O último resultado de tão intensa e admirável paixão pelo bem comum pulveriza todos os recordes anteriores:

“Artigo 335º-Aº
Enriquecimento Ilícito
1 – Quem por si ou por interposta pessoa, singular ou coletiva, obtiver um acréscimo patrimonial ou fruir continuadamente de um património incompatível com os seus rendimentos e bens declarados ou que devam ser declarados é punido com pena de prisão até três anos.
2- A conduta prevista no número anterior constitui uma perturbação grave à ordem social e à proteção das condições sociais e económicas e atenta contra interesses fundamentais do Estado, nomeadamente no que respeita à preservação dos recursos económicos necessários ao desenvolvimento humano, social e económico, à confiança e à credibilidade nas instituições, e visa salvaguardar a convivência pacífica da sociedade, a transparência das fontes de rendimento e a probidade, a credibilidade no mercado nacional, a equidade, a livre concorrência e a igualdade de oportunidades, valores que constituem o núcleo essencial dos interesses fundamentais do Estado e da vida comunitária.
3- Para efeitos do disposto no n.º 1, entende-se por património todo o ativo patrimonial líquido existente no país ou no estrangeiro, incluindo o património imobiliário, de quotas, ações ou partes sociais do capital de sociedades civis ou comerciais, de direitos sobre barcos, aeronaves ou veículos automóveis, carteiras de títulos, contas bancárias, aplicações financeiras equivalentes e direitos de crédito, bem como as despesas realizadas com a aquisição de bens ou serviços ou relativas a liberalidades efetuadas no país ou no estrangeiro.
4 -Para efeitos do disposto no n.º 1, entendem-se por rendimentos e bens declarados, ou a declarar, todos os rendimentos brutos constantes das declarações apresentadas para efeitos fiscais, ou que delas devessem constar, bem como os rendimentos e bens objeto de quaisquer declarações ou comunicações exigidas por lei ou quaisquer outros de proveniência lícita.

 

Ficamos esmagados.
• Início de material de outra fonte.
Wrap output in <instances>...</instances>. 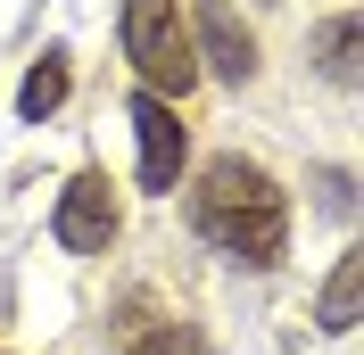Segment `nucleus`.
Wrapping results in <instances>:
<instances>
[{
  "label": "nucleus",
  "instance_id": "f257e3e1",
  "mask_svg": "<svg viewBox=\"0 0 364 355\" xmlns=\"http://www.w3.org/2000/svg\"><path fill=\"white\" fill-rule=\"evenodd\" d=\"M191 231L207 248H224L232 265L265 273L290 248V199L273 190V174L249 165V157H207L199 182H191Z\"/></svg>",
  "mask_w": 364,
  "mask_h": 355
},
{
  "label": "nucleus",
  "instance_id": "f03ea898",
  "mask_svg": "<svg viewBox=\"0 0 364 355\" xmlns=\"http://www.w3.org/2000/svg\"><path fill=\"white\" fill-rule=\"evenodd\" d=\"M116 42H124V58H133L141 91H158V99H182V91L199 83L191 25H182V0H124V17H116Z\"/></svg>",
  "mask_w": 364,
  "mask_h": 355
},
{
  "label": "nucleus",
  "instance_id": "7ed1b4c3",
  "mask_svg": "<svg viewBox=\"0 0 364 355\" xmlns=\"http://www.w3.org/2000/svg\"><path fill=\"white\" fill-rule=\"evenodd\" d=\"M50 240L67 248V256H108V240H116V182L100 174V165H83V174L58 190Z\"/></svg>",
  "mask_w": 364,
  "mask_h": 355
},
{
  "label": "nucleus",
  "instance_id": "20e7f679",
  "mask_svg": "<svg viewBox=\"0 0 364 355\" xmlns=\"http://www.w3.org/2000/svg\"><path fill=\"white\" fill-rule=\"evenodd\" d=\"M124 116H133V141H141V190H158V199H166V190L182 182V157H191V133L174 124V99L133 91Z\"/></svg>",
  "mask_w": 364,
  "mask_h": 355
},
{
  "label": "nucleus",
  "instance_id": "39448f33",
  "mask_svg": "<svg viewBox=\"0 0 364 355\" xmlns=\"http://www.w3.org/2000/svg\"><path fill=\"white\" fill-rule=\"evenodd\" d=\"M191 58H199L207 75H224L232 91L257 83V33L240 25V9L232 0H199V25H191Z\"/></svg>",
  "mask_w": 364,
  "mask_h": 355
},
{
  "label": "nucleus",
  "instance_id": "423d86ee",
  "mask_svg": "<svg viewBox=\"0 0 364 355\" xmlns=\"http://www.w3.org/2000/svg\"><path fill=\"white\" fill-rule=\"evenodd\" d=\"M116 355H199V331L182 314H158L149 297H133L116 314Z\"/></svg>",
  "mask_w": 364,
  "mask_h": 355
},
{
  "label": "nucleus",
  "instance_id": "0eeeda50",
  "mask_svg": "<svg viewBox=\"0 0 364 355\" xmlns=\"http://www.w3.org/2000/svg\"><path fill=\"white\" fill-rule=\"evenodd\" d=\"M356 289H364V256H340V265H331V281H323V297H315V322H323L331 339L356 331Z\"/></svg>",
  "mask_w": 364,
  "mask_h": 355
},
{
  "label": "nucleus",
  "instance_id": "6e6552de",
  "mask_svg": "<svg viewBox=\"0 0 364 355\" xmlns=\"http://www.w3.org/2000/svg\"><path fill=\"white\" fill-rule=\"evenodd\" d=\"M58 108H67V58L50 50V58H33V67H25L17 116H25V124H42V116H58Z\"/></svg>",
  "mask_w": 364,
  "mask_h": 355
},
{
  "label": "nucleus",
  "instance_id": "1a4fd4ad",
  "mask_svg": "<svg viewBox=\"0 0 364 355\" xmlns=\"http://www.w3.org/2000/svg\"><path fill=\"white\" fill-rule=\"evenodd\" d=\"M315 67H323V83L356 91V9H340V17L315 33Z\"/></svg>",
  "mask_w": 364,
  "mask_h": 355
},
{
  "label": "nucleus",
  "instance_id": "9d476101",
  "mask_svg": "<svg viewBox=\"0 0 364 355\" xmlns=\"http://www.w3.org/2000/svg\"><path fill=\"white\" fill-rule=\"evenodd\" d=\"M323 207H331V215H356V182H348L340 165H331V174H323Z\"/></svg>",
  "mask_w": 364,
  "mask_h": 355
}]
</instances>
Quem se atreveria a discordar da salvaguarda da convivência pacífica da sociedade, da defesa da probidade, da igualdade de oportunidades? E quem teria a ousadia de se erguer contra a preservação dos recursos económicos necessários ao desenvolvimento humano, social e económico, ou contra a pobre da equidade? E a credibilidade no mercado nacional, quem não deseja abrigá-la no mais íntimo de si próprio?

Não há nada como leis simples e escorreitas – bem diferentes daqueles obscuros regimes das contribuições para a segurança social e dos impostos, que ninguém compreende.